Méditatif, assurément, de Gaulle le fut. Un des élèves de sa promotion à l’école supérieure de guerre (mon grand-père maternel pour ne pas le nommer), le décrivait comme un homme taciturne qui se retirait volontiers à l’écart des autres.

Plus tard, il prendra un plaisir certain à retrouver sa résidence de la Boisserie et, comme il l’affirmait alors, « là, regardant l’horizon de la terre ou l’immensité du ciel, je restaure ma sérénité » (tome 1-p.311).

Mais, j’aimerais tout d’abord définir la manière dont j’utiliserai le temps qui m’est imparti. Je me suis attaché à un thème qui m’est cher, celui de la philosophie du pouvoir du général de Gaulle telle que je l’ai ressentie personnellement à la lecture des Mémoires d’espoir.

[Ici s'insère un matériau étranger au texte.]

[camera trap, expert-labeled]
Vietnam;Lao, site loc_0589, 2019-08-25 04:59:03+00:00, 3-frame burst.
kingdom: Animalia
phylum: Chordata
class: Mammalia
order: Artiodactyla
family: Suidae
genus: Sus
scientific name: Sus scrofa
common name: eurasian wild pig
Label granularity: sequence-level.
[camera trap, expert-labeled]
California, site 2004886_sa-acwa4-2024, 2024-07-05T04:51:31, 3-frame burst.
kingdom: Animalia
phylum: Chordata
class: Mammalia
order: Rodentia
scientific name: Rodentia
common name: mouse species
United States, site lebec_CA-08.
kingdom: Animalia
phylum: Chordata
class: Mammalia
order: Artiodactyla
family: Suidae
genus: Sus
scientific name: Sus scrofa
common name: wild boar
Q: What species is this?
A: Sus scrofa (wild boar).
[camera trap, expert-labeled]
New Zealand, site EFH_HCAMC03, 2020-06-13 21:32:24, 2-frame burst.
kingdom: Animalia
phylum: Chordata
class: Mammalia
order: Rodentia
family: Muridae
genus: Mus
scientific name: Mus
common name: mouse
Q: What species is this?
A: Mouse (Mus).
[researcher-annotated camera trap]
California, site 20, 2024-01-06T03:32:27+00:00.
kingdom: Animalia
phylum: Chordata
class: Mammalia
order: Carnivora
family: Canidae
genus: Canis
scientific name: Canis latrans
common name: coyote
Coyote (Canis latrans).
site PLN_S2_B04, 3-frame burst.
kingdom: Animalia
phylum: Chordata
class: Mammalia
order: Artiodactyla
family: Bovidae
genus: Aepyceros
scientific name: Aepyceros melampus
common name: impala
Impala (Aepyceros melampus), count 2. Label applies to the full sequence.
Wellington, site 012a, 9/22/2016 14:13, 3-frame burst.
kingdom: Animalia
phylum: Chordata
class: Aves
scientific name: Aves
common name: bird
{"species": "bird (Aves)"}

Cependant, pour préciser d’emblée un point de méthodologie, j’ajoute que je m’appuierai sur différentes citations afin que mon approche n’apparaisse pas comme une pure vision de l’esprit. A l’inverse, il va de soi que, par le choix des citations, je m’implique complètement pour faire ressortir certains aspects peut-être moins connus de vous de Charles de Gaulle.

Reprenons maintenant notre phrase qui sera le support de cet exposé : tous les grands hommes d’action furent des méditatifs. Une remarque est d’ores et déjà nécessaire : la médiation n’étant pas comprise à mon sens comme le nerf de l’action mais comme un préalable indispensable à l’action. L’action nécessite en effet, pour être efficace, de s’appuyer sur un socle conceptuel solide et ordonné : l’action, au sens de prise de décision notamment, exige de ne plus être brimée par une réflexion trop abstraite.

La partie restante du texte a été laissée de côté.